Plain --sign bundles content and signature into a single (compressed, binary) object. For artifacts you usually want a detached signature instead, but --sign is the base operation.

What it does

gpg --sign compresses the input, signs it, and writes a single OpenPGP message containing both. gpg --verify or gpg --decrypt recovers and checks it.
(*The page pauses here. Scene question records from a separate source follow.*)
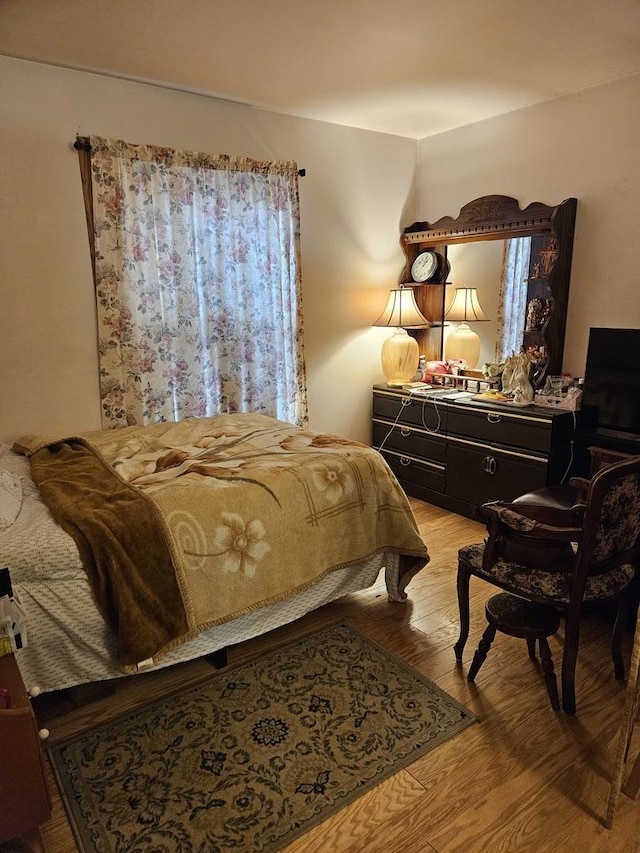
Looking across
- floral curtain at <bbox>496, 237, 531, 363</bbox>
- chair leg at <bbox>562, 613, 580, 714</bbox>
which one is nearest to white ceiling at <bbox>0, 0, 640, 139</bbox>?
floral curtain at <bbox>496, 237, 531, 363</bbox>

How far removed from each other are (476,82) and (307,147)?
3.85 ft

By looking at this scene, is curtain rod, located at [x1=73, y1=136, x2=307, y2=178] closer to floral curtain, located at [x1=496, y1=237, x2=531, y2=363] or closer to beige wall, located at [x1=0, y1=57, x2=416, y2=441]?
beige wall, located at [x1=0, y1=57, x2=416, y2=441]

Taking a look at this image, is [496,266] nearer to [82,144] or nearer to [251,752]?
[82,144]

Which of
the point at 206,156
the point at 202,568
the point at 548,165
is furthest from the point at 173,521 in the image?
the point at 548,165

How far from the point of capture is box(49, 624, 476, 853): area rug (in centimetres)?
157

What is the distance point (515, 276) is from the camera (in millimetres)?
3658

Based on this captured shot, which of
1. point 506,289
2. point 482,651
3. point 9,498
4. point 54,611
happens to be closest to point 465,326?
point 506,289

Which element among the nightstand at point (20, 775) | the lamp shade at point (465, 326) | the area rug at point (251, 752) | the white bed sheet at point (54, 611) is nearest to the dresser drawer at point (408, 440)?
the lamp shade at point (465, 326)

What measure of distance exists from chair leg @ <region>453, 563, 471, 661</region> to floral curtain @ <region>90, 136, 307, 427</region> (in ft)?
6.55

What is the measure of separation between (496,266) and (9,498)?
3247 millimetres

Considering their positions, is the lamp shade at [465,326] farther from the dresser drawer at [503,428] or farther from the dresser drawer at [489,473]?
the dresser drawer at [489,473]

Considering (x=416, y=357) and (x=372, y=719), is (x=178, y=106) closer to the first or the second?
(x=416, y=357)

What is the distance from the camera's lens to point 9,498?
2088 mm

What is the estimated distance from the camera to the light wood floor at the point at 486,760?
1526mm
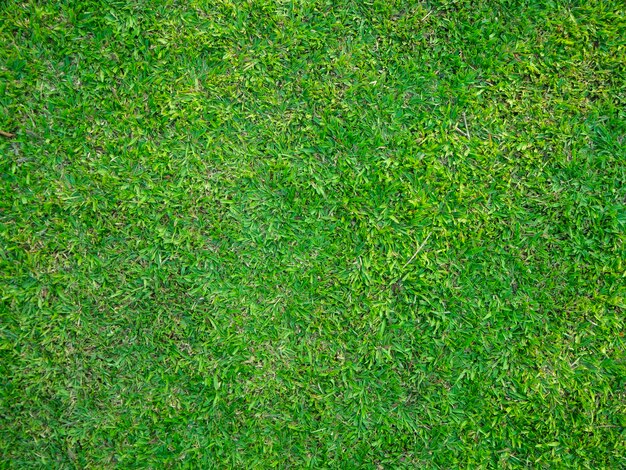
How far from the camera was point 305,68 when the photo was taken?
268 cm

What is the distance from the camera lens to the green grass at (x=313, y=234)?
8.41ft

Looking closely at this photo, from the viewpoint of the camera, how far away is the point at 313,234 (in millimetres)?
2617

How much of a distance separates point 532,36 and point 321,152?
1.41 m

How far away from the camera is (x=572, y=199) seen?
2.64 metres

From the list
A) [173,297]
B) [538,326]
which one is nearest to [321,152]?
[173,297]

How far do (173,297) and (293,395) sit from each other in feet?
2.88

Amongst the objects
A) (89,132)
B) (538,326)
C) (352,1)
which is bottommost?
(538,326)

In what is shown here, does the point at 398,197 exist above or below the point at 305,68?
below

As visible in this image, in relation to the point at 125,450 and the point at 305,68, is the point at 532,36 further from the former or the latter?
the point at 125,450

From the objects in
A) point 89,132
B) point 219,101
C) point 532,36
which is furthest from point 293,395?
point 532,36

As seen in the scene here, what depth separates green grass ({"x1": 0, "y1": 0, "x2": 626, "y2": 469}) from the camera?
256 centimetres

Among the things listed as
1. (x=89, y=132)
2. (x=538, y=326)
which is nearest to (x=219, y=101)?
(x=89, y=132)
With --armor the output is text; --detach-sign and --clearsign are variants of the same signing operation.

Common usage

Terminal
gpg --sign message.txt          # -> message.txt.gpg (binary)
gpg --armor --sign message.txt   # -> message.txt.asc (text)
# verify and recover the original
gpg --decrypt message.txt.gpg > message.txt

Options

FlagWhat it does
--sign / -sSign and wrap the data inline
--armor / -aASCII-armor the signed output
--local-user <id> / -uSelect the signing key
--detach-sign / -bVariant: write a separate signature instead
--clearsignVariant: keep text readable with an inline signature

In CI

For distributing artifacts, prefer --detach-sign so consumers get the original file plus a small .sig. Use plain --sign only when you want one self-contained signed object. Either way, sign non-interactively with --batch --pinentry-mode loopback and a supplied passphrase.

Common errors in CI

"gpg: signing failed: Inappropriate ioctl for device" is the passphrase prompt with no TTY; switch to loopback pinentry. "gpg: no default secret key" means no signing key is configured; pass --local-user. To check a --sign output, use gpg --verify or gpg --decrypt; gpg --verify alone on a wrapped message reports the signature status.